Abbotswood house and its formal gardens stands in the centre-north part of the park, which is around one mile long from south-west to north-east and over half-a-mile at its widest point. The park has several distinct characters, from the shallow north-south valley along the River Dikler, prominent with parkland trees; to the east-west valley of open parkland where historic hedge lines and wooded belts are more characteristic. The west side of the park contains the drive north-south, carried over the narrow river by a small stone bridge, possibly early C20. South of Bowl Farm is a small lake, created in 1958, and surrounding the farm are coppices, including Searcham Coppice and ‘The Walks’, and areas of open grassland. Views from the farm to the south west are of the rooftops of Lower Swell, and a section of the parkland here is designated as a Scheduled Monument as evidence of medieval settlement remains on the village edge. A short distance north of the medieval moat on the southern edge of the park is Lady's Well, a so-called healing spring covered with a low, pitched, ashlar cover (listed Grade II).
The central part of the park, immediately south of Abbotswood, has many parkland and specimen trees, including some large veteran oaks and smaller trees planted in the late C20, alongside small groves of trees. It has the character of woodland pasture, and is probably a remnant of the historic parkland owned by the Atkyns family, and before. The principal views from the house are of this area of the park.

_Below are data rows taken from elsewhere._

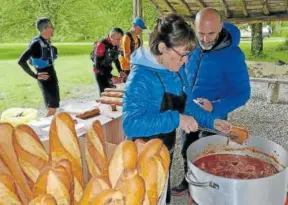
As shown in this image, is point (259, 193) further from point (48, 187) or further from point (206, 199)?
point (48, 187)

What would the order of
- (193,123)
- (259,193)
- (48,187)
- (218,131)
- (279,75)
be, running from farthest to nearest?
(279,75) → (218,131) → (193,123) → (259,193) → (48,187)

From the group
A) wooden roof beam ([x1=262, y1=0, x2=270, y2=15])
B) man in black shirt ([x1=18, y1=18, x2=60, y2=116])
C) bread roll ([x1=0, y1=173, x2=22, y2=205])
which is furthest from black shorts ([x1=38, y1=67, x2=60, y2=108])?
wooden roof beam ([x1=262, y1=0, x2=270, y2=15])

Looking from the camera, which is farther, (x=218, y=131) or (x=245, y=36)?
(x=245, y=36)

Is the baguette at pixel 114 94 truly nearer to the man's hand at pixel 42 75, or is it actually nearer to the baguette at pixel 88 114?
the baguette at pixel 88 114

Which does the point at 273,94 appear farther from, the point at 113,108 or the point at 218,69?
the point at 218,69

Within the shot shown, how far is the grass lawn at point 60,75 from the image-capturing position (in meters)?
7.76

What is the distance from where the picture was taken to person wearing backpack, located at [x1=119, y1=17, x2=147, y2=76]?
18.5 ft

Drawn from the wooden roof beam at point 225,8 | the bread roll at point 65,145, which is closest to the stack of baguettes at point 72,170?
the bread roll at point 65,145

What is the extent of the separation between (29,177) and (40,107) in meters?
6.39

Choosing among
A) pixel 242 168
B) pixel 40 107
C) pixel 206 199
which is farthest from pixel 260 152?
pixel 40 107

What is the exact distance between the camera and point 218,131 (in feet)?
5.58

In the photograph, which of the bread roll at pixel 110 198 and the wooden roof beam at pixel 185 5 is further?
the wooden roof beam at pixel 185 5

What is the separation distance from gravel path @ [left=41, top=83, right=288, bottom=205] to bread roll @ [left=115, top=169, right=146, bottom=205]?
2.79 m

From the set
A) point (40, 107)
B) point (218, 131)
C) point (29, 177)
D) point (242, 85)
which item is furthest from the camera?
point (40, 107)
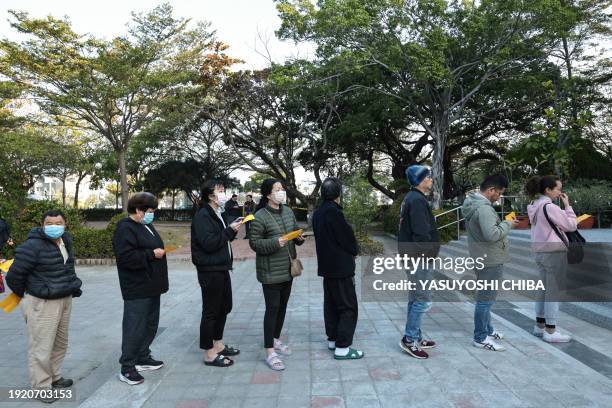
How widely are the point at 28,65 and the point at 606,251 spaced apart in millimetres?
17818

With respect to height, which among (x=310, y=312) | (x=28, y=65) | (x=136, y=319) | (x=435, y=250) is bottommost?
(x=310, y=312)

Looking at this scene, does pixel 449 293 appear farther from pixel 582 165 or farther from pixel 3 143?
pixel 3 143

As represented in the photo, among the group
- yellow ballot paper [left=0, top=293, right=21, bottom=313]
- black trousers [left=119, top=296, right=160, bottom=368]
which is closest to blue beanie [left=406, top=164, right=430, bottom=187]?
black trousers [left=119, top=296, right=160, bottom=368]

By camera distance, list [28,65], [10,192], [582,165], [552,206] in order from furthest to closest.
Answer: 1. [582,165]
2. [28,65]
3. [10,192]
4. [552,206]

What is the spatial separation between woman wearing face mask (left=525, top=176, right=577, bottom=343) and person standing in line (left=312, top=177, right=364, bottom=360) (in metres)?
1.95

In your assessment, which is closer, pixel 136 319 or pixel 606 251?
pixel 136 319

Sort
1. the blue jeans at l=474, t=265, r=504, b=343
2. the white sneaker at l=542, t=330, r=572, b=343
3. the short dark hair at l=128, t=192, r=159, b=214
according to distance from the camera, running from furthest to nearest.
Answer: the white sneaker at l=542, t=330, r=572, b=343, the blue jeans at l=474, t=265, r=504, b=343, the short dark hair at l=128, t=192, r=159, b=214

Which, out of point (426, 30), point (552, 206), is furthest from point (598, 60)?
point (552, 206)

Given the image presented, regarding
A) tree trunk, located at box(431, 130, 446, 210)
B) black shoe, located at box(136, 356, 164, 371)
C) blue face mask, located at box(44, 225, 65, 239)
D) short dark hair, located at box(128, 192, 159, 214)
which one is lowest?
black shoe, located at box(136, 356, 164, 371)

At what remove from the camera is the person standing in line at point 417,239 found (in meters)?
4.00

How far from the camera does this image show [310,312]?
20.2 feet

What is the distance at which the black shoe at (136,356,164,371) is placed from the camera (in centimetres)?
405

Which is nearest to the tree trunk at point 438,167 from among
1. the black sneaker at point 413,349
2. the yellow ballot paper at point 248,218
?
the black sneaker at point 413,349

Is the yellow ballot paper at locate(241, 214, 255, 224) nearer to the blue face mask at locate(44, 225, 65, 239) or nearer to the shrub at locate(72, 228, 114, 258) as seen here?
the blue face mask at locate(44, 225, 65, 239)
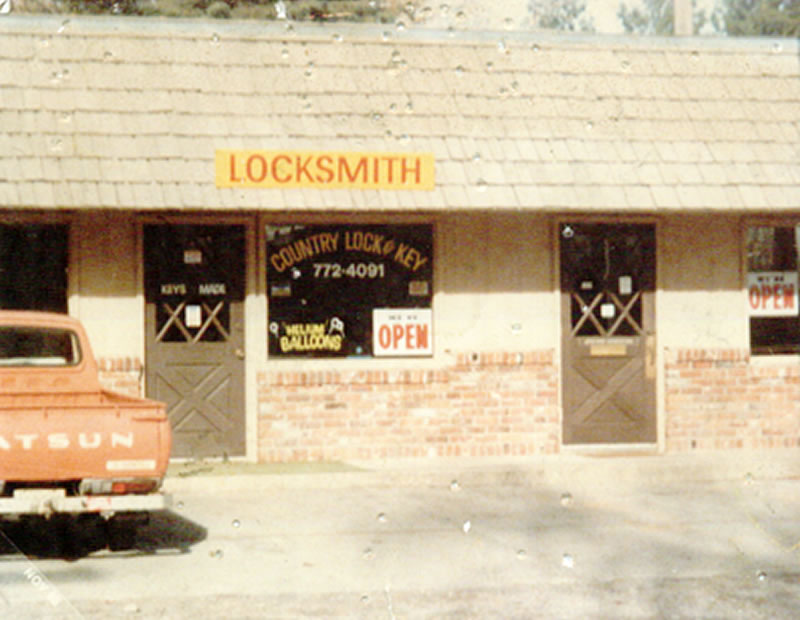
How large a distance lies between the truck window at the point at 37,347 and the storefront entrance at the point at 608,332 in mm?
5321

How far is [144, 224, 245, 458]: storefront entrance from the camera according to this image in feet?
38.7

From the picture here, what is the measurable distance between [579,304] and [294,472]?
11.7 feet

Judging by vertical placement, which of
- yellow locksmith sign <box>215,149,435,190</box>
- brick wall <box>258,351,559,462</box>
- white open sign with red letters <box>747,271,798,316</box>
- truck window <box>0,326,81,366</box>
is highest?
Answer: yellow locksmith sign <box>215,149,435,190</box>

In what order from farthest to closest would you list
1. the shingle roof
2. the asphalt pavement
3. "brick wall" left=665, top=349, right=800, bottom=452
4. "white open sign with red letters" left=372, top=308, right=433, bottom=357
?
"brick wall" left=665, top=349, right=800, bottom=452 < "white open sign with red letters" left=372, top=308, right=433, bottom=357 < the shingle roof < the asphalt pavement

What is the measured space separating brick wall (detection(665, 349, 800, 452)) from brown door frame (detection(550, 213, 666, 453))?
0.09m

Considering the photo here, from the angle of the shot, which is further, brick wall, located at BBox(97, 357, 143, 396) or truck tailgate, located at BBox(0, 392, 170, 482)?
brick wall, located at BBox(97, 357, 143, 396)

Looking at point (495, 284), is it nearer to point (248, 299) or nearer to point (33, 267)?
point (248, 299)

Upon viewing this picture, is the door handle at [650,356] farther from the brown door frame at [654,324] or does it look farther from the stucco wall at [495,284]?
the stucco wall at [495,284]

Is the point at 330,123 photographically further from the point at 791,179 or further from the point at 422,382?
the point at 791,179

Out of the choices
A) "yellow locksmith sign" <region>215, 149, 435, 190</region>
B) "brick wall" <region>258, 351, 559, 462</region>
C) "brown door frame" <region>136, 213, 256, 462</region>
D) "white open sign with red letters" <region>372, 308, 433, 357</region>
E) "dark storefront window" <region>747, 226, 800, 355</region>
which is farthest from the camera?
"dark storefront window" <region>747, 226, 800, 355</region>

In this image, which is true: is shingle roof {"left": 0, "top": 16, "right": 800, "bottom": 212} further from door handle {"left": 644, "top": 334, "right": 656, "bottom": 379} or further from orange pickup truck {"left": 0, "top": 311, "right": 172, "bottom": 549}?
orange pickup truck {"left": 0, "top": 311, "right": 172, "bottom": 549}

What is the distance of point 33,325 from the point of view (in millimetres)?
9047

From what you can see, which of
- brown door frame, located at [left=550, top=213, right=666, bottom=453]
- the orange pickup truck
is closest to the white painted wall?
the orange pickup truck

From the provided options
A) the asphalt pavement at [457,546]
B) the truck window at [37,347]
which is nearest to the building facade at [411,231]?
the asphalt pavement at [457,546]
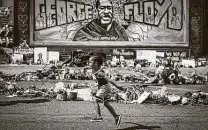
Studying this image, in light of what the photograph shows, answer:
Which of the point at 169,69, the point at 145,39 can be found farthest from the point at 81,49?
the point at 169,69

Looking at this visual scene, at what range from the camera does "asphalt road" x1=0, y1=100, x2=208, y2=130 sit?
4820 mm

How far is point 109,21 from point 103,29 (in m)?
0.21

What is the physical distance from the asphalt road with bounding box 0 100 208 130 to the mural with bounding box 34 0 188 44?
5.02 ft

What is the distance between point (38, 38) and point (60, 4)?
85 centimetres

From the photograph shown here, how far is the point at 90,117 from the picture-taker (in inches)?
206

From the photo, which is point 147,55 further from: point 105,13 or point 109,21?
point 105,13

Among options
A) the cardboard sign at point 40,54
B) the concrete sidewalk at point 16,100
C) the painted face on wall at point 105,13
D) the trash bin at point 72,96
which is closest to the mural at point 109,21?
the painted face on wall at point 105,13

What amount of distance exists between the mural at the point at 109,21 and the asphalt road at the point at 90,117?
1.53 meters

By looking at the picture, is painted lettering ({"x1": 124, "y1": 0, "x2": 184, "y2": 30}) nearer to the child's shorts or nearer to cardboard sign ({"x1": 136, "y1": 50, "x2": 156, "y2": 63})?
cardboard sign ({"x1": 136, "y1": 50, "x2": 156, "y2": 63})

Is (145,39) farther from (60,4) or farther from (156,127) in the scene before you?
(156,127)

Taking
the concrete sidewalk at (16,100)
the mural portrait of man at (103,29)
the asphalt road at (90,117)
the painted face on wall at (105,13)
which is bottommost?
the asphalt road at (90,117)

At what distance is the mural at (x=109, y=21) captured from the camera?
6.60 metres

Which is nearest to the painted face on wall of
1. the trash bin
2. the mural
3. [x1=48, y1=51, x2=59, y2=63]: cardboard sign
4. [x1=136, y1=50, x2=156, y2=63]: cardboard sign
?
the mural

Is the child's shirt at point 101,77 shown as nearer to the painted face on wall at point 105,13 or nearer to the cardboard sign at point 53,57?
the cardboard sign at point 53,57
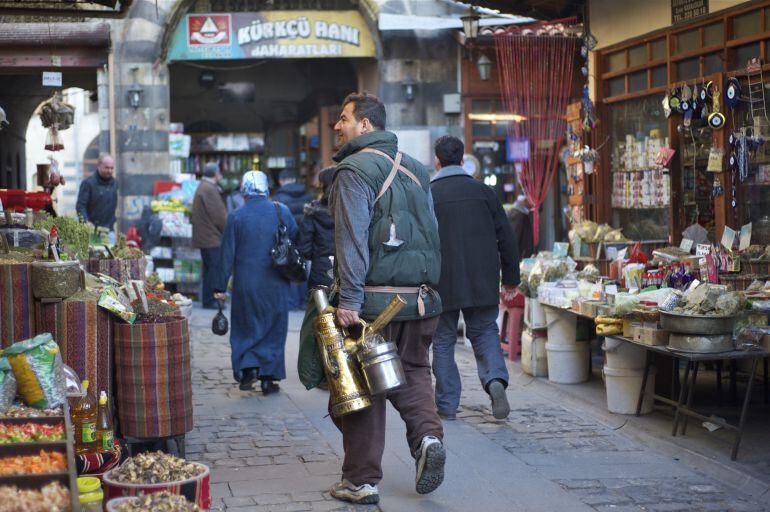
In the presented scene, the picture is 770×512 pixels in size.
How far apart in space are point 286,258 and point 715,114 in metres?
3.93

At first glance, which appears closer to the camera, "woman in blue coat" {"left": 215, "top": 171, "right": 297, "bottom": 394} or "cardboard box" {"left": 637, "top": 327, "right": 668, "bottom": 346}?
"cardboard box" {"left": 637, "top": 327, "right": 668, "bottom": 346}

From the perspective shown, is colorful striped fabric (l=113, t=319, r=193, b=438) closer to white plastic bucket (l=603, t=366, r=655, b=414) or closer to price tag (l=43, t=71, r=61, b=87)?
white plastic bucket (l=603, t=366, r=655, b=414)

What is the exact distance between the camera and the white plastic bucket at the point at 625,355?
7801 mm

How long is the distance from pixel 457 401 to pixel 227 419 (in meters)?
1.74

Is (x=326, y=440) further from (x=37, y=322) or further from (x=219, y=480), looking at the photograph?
(x=37, y=322)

To the east of this parkland, the character changes again, to comprise a steep valley with a stream dropping from the east. The banks of the stream are wooded and form a belt through the central part of the eastern half of the park, ending with a coppice at the centre of the entire parkland. The King’s Highway (or Cotswold Ridgeway) was possibly located to the south of the stream, although no obvious evidence survives. In the 1920s a golf course was situated here. The fields running down to the stream are open pasture, with few trees, although remnants of hedge lines are defined by historic hawthorn and oak near to the southern boundary. Along the north boundary is a wooded shelterbelt with a modern gated entrance half way along. Within the field to its south, evidence of a Romano-British Villa was found when excavating for stone for the house in 1862; it is a scheduled monument. The south boundary also has a shelter belt of trees of a more recent date, and all boundaries to the park are defined by dry stone walls, approximately 1.5m high.
Brick-walled kitchen gardens stand 150m west of, and upslope from, Bowl Farm, their position relating to Bowl Farm rather than Abbotswood. The main walled garden is 70m square, and slopes downhill from north-west to south-east. The walls (that to the south fell down in the mid-C20 and was not rebuilt) appear to be of the C19 and C20. Lean-to glasshouses along the north wall were rebuilt in the 1990s and the garden remains (2018) in production. There are sheds along the rear of the north wall.
East of the kitchen garden, between it and the creamery, are some old orchard trees, and a new orchard has been planted to the north.